In cold conditions, mobile intertidal species can hide in rock crevices or migrate to deeper water to avoid freezing. But sessile bivalves, often exposed to subzero temperatures during winter, do not have such protection. In northeastern Canada, temperatures can drop to −35°C in winter. Mussels (M. trossulus) survive such low temperatures even when their tissue temperatures are as low as −10°C (Williams 1970), with large adults surviving laboratory conditions of −16 °C for 24 hours (Bourget 1983). As much as 60% of their extracellular fluid (ECF) is frozen at this temperature. The unfrozen ECF becomes more concentrated with solutes, and this process draws water by osmosis out of cells, thus lowering the intracellular freezing point. The high osmotic concentration of the ECF places an osmotic stress on the cells that can damage membranes and enzymes. This damage can be minimised through the production of cryoprotectants (e.g. the amino acids glycine, alanine and proline), as well as the end products of anaerobic metabolism (e.g. lactate, succinate and strombine (Loomis et al. 1988; Loomis & Zinser 2001) and glucose (Gionet et al. 2009)). Calcium also acts as a cryoprotectant in the mussel G. demissa by binding to cell membranes and reducing cell damage during freezing, either through physical stabilisation of the membrane against mechanical disruption caused by cell shrinkage or by prevention of the denaturation of membrane compounds (Ansart & Vernon 2003). Another mechanism to avoid intracellular ice formation – an invariably lethal process – is the production of ice‐nucleating proteins, which are secreted into the ECF and act to induce and control extracellular ice formation. These proteins reduce undercooling from the range −15 to −20 °C to the range of −5 to −10 °C. G. demissa is a freeze‐tolerant saltmarsh mussel that is regularly exposed to subzero temperatures for extended periods during low tides. The species’ cold tolerance varies seasonally, ranging from a lower lethal temperature of −10 °C in the summer to one of −13 °C in the winter. Although it lacks ice‐nucleating proteins, it utilises at least one strain of ice‐nucleating bacteria, Pseudomonas fulva, from seawater. These bacteria, which are found in the gills of G. demissa, could perform the same function as hemolymph ice‐nucleating proteins by limiting ice formation to extracellular compartments (Loomis & Zinser 2001).
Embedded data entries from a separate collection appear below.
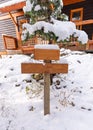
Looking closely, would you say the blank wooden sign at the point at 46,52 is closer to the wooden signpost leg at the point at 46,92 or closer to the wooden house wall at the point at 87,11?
the wooden signpost leg at the point at 46,92

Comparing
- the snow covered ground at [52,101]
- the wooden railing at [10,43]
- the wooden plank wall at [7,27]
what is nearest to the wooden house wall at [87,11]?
the wooden railing at [10,43]

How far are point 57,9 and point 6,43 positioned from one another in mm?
6783

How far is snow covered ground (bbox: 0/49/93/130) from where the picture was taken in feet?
12.8

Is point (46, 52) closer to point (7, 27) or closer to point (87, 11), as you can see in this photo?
point (87, 11)

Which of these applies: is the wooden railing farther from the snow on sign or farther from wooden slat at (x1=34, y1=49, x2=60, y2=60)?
wooden slat at (x1=34, y1=49, x2=60, y2=60)

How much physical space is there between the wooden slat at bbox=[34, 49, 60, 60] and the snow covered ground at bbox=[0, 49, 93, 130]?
1329mm

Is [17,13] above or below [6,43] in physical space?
above

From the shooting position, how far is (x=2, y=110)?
14.4ft

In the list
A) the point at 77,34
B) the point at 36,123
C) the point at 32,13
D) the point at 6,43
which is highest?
the point at 32,13

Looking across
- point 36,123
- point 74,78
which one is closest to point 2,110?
point 36,123

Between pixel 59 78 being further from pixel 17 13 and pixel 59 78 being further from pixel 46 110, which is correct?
pixel 17 13

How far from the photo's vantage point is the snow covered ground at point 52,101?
3.89m

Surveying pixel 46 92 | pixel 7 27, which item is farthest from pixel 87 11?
pixel 46 92

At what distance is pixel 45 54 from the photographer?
3.72 meters
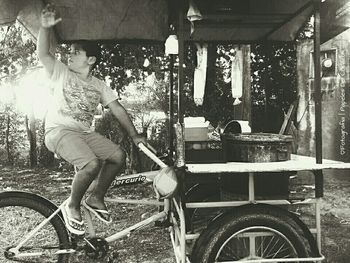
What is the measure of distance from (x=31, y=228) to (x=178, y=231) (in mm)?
1376

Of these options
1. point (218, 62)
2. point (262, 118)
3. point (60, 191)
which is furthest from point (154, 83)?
point (60, 191)

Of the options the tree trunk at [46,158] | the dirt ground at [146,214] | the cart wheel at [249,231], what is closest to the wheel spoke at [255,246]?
the cart wheel at [249,231]

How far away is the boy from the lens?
10.3 feet

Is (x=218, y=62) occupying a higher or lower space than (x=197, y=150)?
higher

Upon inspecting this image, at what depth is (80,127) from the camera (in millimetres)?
3383

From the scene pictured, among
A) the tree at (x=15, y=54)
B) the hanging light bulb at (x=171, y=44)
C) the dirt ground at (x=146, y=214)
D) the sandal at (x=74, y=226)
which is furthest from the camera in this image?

A decrease in temperature usually reduces membrane fluidity, which can lead to membrane dysfunction. Ectotherms typically counteract this temperature effect by remodelling membrane lipids via changes in phospholipid head groups, fatty acid composition and cholesterol content. Lipid dynamics and the physiological responses of cold‐adapted M. edulis and the warmer‐water oyster, Crassostrea virginica, were compared during simulated overwintering and onward to spring conditions (Pernet et al. 2007; see also Fokina et al. 2018). To simulate overwintering, bivalves were held at 0, 4 and 9 °C for three months. They were then gradually brought up to 20 °C and held at that temperature for five weeks, to simulate spring–summer conditions. Major differences were observed in triglyceride (TAG) metabolism during overwintering. TAGs are the main constituents of natural fats and oils. Mussels used digestive gland TAG stores for energy metabolism or reproductive processes during the winter, whereas oysters did not accumulate large TAG stores prior to overwintering. Mussel TAG contained high levels of 20:5n−3 compared to levels in oysters, which may help to counteract the effect of low temperature by reducing the melting point of the TAG, thereby increasing the availability of storage fats at low temperature. The physiological responses of mussels to temperature change and acclimation to high and low temperatures are dealt with in more detail in Chapter 7.